+++ Provided material
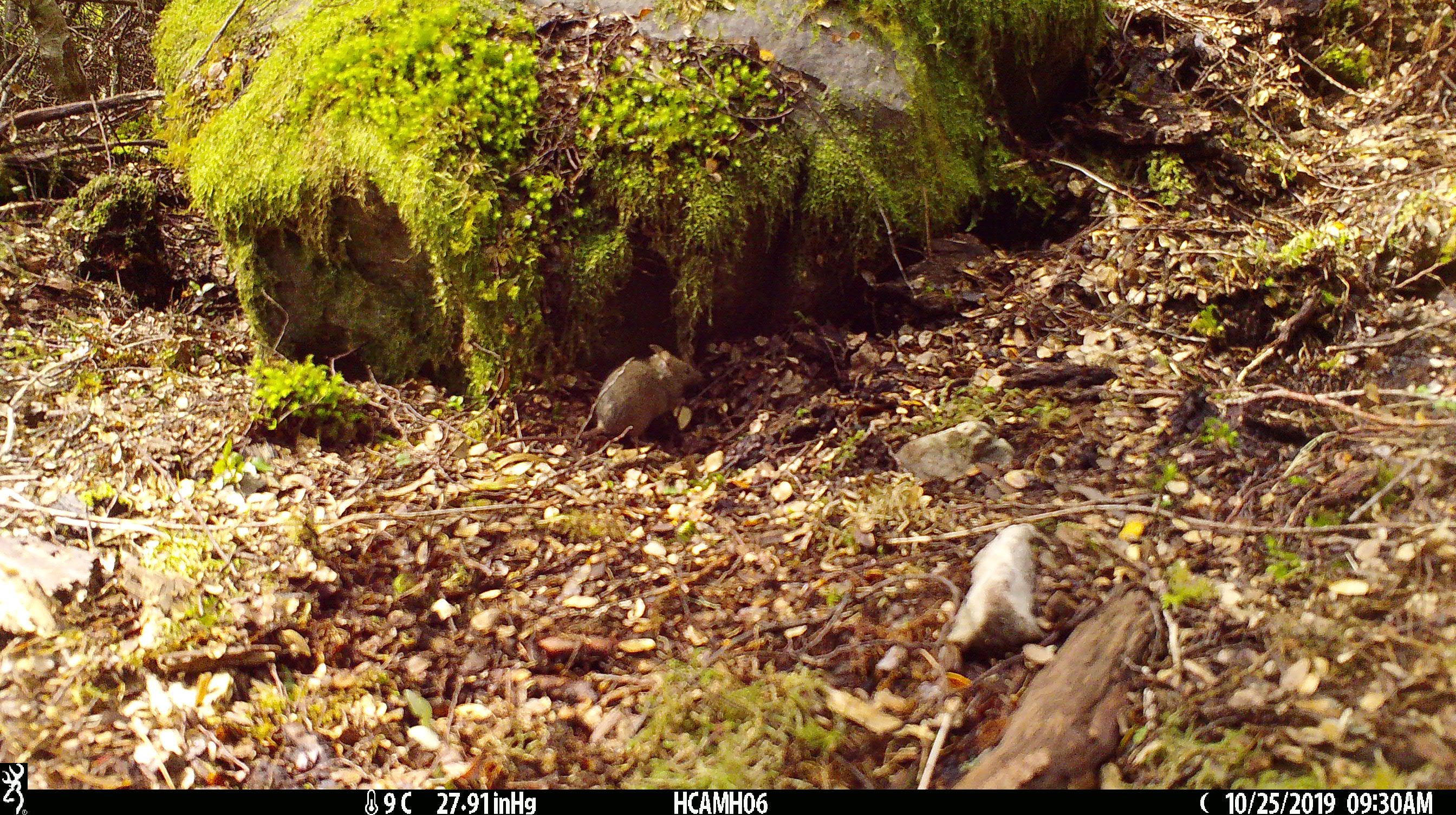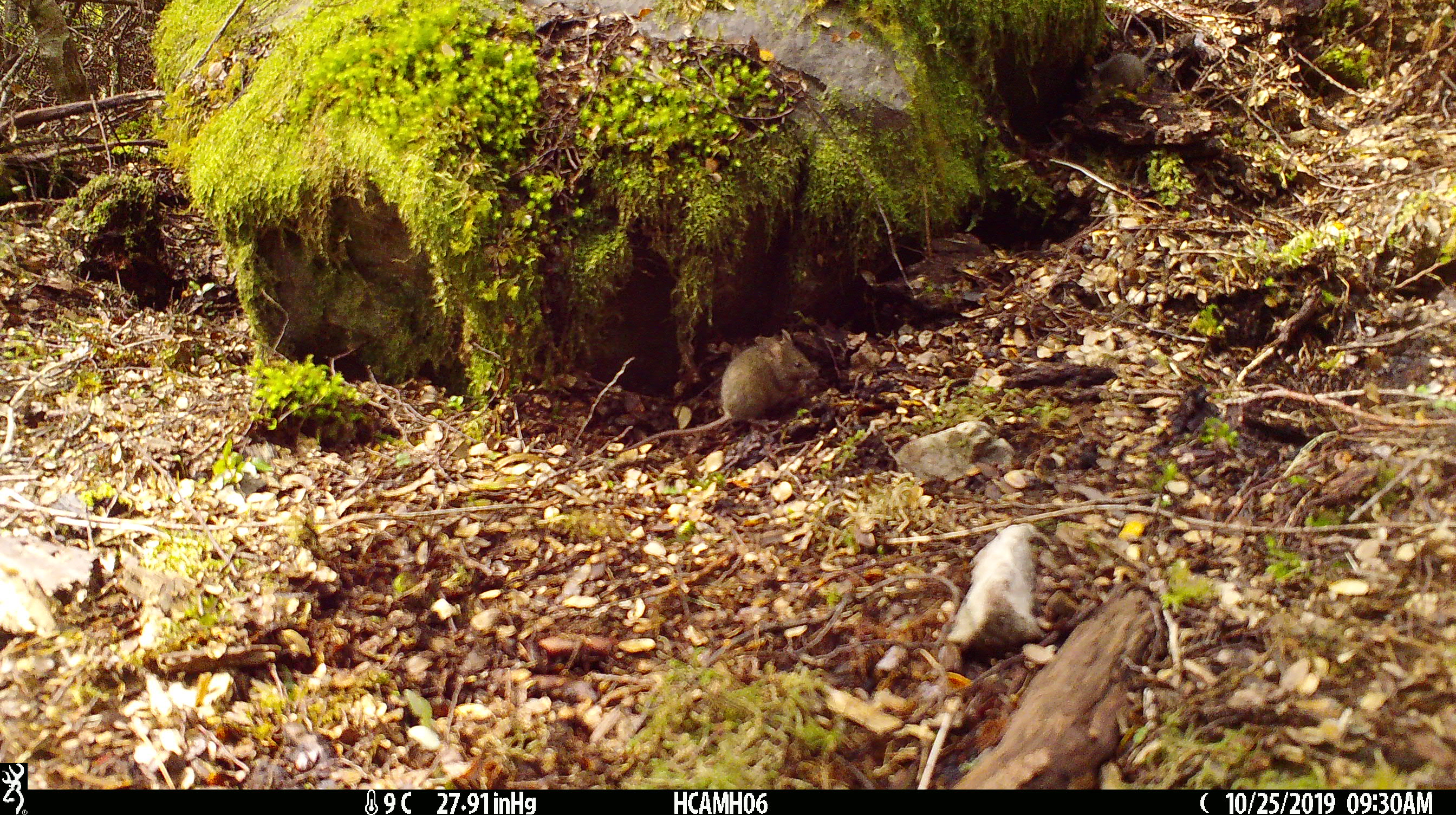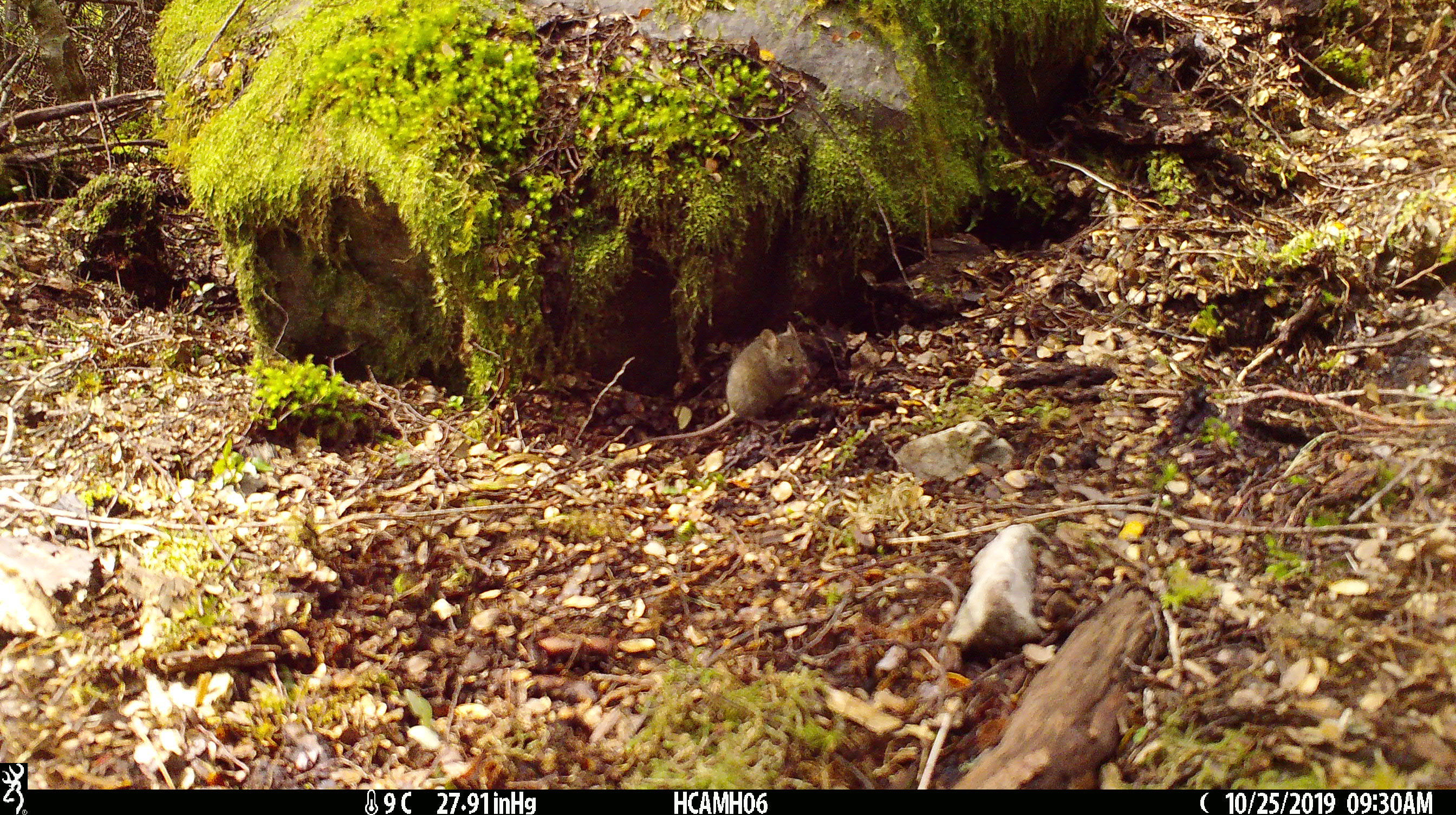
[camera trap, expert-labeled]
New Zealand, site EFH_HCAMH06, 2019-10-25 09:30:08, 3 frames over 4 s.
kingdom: Animalia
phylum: Chordata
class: Mammalia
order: Rodentia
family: Muridae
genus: Mus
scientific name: Mus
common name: mouse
++++++
Task prompt |
Please write the material out again exactly as shown above, minus any pictures.

The answer |
[camera trap, expert-labeled]
New Zealand, site EFH_HCAMH06, 2019-10-25 09:30:08, 3 frames over 4 s.
kingdom: Animalia
phylum: Chordata
class: Mammalia
order: Rodentia
family: Muridae
genus: Mus
scientific name: Mus
common name: mouse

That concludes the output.